• REQUIREMENTS:
Copy out the entries below precisely; nothing is to be omitted.

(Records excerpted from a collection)
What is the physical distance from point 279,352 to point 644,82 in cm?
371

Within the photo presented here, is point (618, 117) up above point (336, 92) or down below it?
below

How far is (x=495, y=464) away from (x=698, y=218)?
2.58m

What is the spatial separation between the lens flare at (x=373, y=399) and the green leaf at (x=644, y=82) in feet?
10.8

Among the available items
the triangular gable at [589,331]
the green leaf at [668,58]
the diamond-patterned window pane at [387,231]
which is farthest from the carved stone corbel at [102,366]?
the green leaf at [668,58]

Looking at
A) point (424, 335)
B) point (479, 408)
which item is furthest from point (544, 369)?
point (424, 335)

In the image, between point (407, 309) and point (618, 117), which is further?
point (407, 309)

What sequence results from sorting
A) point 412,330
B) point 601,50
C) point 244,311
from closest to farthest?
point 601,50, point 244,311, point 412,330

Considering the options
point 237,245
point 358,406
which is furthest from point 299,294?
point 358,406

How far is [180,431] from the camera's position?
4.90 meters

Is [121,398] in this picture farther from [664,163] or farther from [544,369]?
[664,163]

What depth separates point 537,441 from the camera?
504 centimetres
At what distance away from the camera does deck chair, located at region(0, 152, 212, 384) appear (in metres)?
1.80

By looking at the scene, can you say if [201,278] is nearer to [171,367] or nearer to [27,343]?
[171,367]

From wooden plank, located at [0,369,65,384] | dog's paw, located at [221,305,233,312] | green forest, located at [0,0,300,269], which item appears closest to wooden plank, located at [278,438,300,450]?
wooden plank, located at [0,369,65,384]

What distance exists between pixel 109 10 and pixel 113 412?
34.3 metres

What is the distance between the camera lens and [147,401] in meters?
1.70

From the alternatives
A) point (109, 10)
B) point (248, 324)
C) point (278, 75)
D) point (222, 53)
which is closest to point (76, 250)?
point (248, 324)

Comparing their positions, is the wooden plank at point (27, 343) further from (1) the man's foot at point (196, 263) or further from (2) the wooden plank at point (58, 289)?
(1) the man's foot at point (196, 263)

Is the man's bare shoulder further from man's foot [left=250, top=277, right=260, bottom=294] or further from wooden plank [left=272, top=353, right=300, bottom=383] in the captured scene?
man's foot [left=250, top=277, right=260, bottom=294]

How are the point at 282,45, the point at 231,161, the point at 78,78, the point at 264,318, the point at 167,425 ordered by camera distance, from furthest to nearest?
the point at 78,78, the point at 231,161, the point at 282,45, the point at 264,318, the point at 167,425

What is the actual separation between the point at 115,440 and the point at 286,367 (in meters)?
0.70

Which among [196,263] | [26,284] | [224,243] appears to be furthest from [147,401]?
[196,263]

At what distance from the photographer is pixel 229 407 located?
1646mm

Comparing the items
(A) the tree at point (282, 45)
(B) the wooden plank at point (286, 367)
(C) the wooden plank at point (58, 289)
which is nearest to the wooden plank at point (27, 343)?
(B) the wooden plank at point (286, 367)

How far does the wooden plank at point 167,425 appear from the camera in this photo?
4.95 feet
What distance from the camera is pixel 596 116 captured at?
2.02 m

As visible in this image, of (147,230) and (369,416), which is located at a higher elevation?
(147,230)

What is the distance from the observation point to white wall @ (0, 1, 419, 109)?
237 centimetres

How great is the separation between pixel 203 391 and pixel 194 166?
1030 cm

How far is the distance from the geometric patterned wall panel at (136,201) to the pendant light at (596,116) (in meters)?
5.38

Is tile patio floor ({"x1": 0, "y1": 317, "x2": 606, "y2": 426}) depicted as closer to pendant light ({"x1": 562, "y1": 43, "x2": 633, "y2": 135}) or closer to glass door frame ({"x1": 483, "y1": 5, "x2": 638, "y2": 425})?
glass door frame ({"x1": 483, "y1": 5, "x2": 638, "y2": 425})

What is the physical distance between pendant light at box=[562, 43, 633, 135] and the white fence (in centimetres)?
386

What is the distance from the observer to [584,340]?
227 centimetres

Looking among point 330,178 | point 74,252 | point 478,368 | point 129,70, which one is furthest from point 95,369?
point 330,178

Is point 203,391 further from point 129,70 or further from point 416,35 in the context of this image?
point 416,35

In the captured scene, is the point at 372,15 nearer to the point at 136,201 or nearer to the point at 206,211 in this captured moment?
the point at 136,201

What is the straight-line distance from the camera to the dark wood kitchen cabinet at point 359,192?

• RESULT OF THE TASK:
What is the physical distance from point 279,352 to point 644,82 in cm?
371

Within the photo presented here, is point (618, 117) up above point (336, 92) or down below it?
below

How far is (x=495, y=464) away from (x=698, y=218)?
2.58m

What is the spatial separation between the lens flare at (x=373, y=399) and the green leaf at (x=644, y=82) in feet?
10.8

Among the available items
the triangular gable at [589,331]
the green leaf at [668,58]
the diamond-patterned window pane at [387,231]
which is farthest from the carved stone corbel at [102,366]?
the green leaf at [668,58]

Looking at
A) point (424, 335)
B) point (479, 408)
which item is furthest from point (544, 369)?
point (424, 335)

In the image, between point (407, 309) and point (618, 117), which is further?
point (407, 309)

What sequence results from sorting
A) point 412,330
B) point 601,50
C) point 244,311
from closest to farthest?
point 601,50, point 244,311, point 412,330

Considering the options
point 237,245
point 358,406
which is furthest from point 299,294?
point 358,406

How far is [180,431] from the camera's position?
4.90 meters

Is [121,398] in this picture farther from [664,163] or farther from [544,369]?
[664,163]

What depth separates point 537,441 from the camera?
504 centimetres
At what distance away from the camera does deck chair, located at region(0, 152, 212, 384) appear (in metres)?
1.80

By looking at the scene, can you say if [201,278] is nearer to [171,367] or nearer to [27,343]?
[171,367]

From wooden plank, located at [0,369,65,384] | dog's paw, located at [221,305,233,312] | green forest, located at [0,0,300,269], which item appears closest to wooden plank, located at [278,438,300,450]?
wooden plank, located at [0,369,65,384]

What distance exists between pixel 109 10 and pixel 113 412?
34.3 metres

What is the distance between the camera lens and [147,401] in meters?
1.70

From the alternatives
A) point (109, 10)
B) point (248, 324)
C) point (278, 75)
D) point (222, 53)
which is closest to point (76, 250)?
point (248, 324)

Comparing their positions, is the wooden plank at point (27, 343) further from (1) the man's foot at point (196, 263) or further from (2) the wooden plank at point (58, 289)?
(1) the man's foot at point (196, 263)

Is the man's bare shoulder further from man's foot [left=250, top=277, right=260, bottom=294] or further from wooden plank [left=272, top=353, right=300, bottom=383] in the captured scene?
man's foot [left=250, top=277, right=260, bottom=294]

How are the point at 282,45, the point at 231,161, the point at 78,78, the point at 264,318, the point at 167,425 ordered by camera distance, from furthest to nearest?
the point at 78,78, the point at 231,161, the point at 282,45, the point at 264,318, the point at 167,425

What is the actual separation between the point at 115,440 and the point at 286,367 (in meters)?
0.70

Which among [196,263] | [26,284] | [224,243] appears to be furthest from [147,401]?
[196,263]

At what distance from the photographer is pixel 229 407 located?
1646mm

Comparing the items
(A) the tree at point (282, 45)
(B) the wooden plank at point (286, 367)
(C) the wooden plank at point (58, 289)
which is nearest to the wooden plank at point (27, 343)?
(B) the wooden plank at point (286, 367)

How far does the wooden plank at point 167,425 appear from the camera in this photo?
4.95 feet
What distance from the camera is pixel 596 116 captured at?
2.02 m

As visible in this image, of (147,230) and (369,416), which is located at a higher elevation?
(147,230)

What is the distance from the observation point to white wall @ (0, 1, 419, 109)?
237 centimetres

How great is the separation between pixel 203 391 and pixel 194 166?
1030 cm

How far is the distance from the geometric patterned wall panel at (136,201) to the pendant light at (596,116) (in meters)?
5.38

Is tile patio floor ({"x1": 0, "y1": 317, "x2": 606, "y2": 426}) depicted as closer to pendant light ({"x1": 562, "y1": 43, "x2": 633, "y2": 135}) or closer to glass door frame ({"x1": 483, "y1": 5, "x2": 638, "y2": 425})?
glass door frame ({"x1": 483, "y1": 5, "x2": 638, "y2": 425})

What is the physical distance between pendant light at box=[562, 43, 633, 135] and the white fence (in centimetres)?
386

What is the distance from the observer to [584,340]?
227 centimetres

Looking among point 330,178 | point 74,252 | point 478,368 | point 129,70, which one is furthest from point 95,369?
point 330,178

Is point 203,391 further from point 129,70 or further from point 416,35 in the context of this image?
point 416,35

In the captured scene, is the point at 372,15 nearer to the point at 136,201 or nearer to the point at 206,211 in this captured moment?
the point at 136,201

What is the straight-line distance from the camera to the dark wood kitchen cabinet at point 359,192?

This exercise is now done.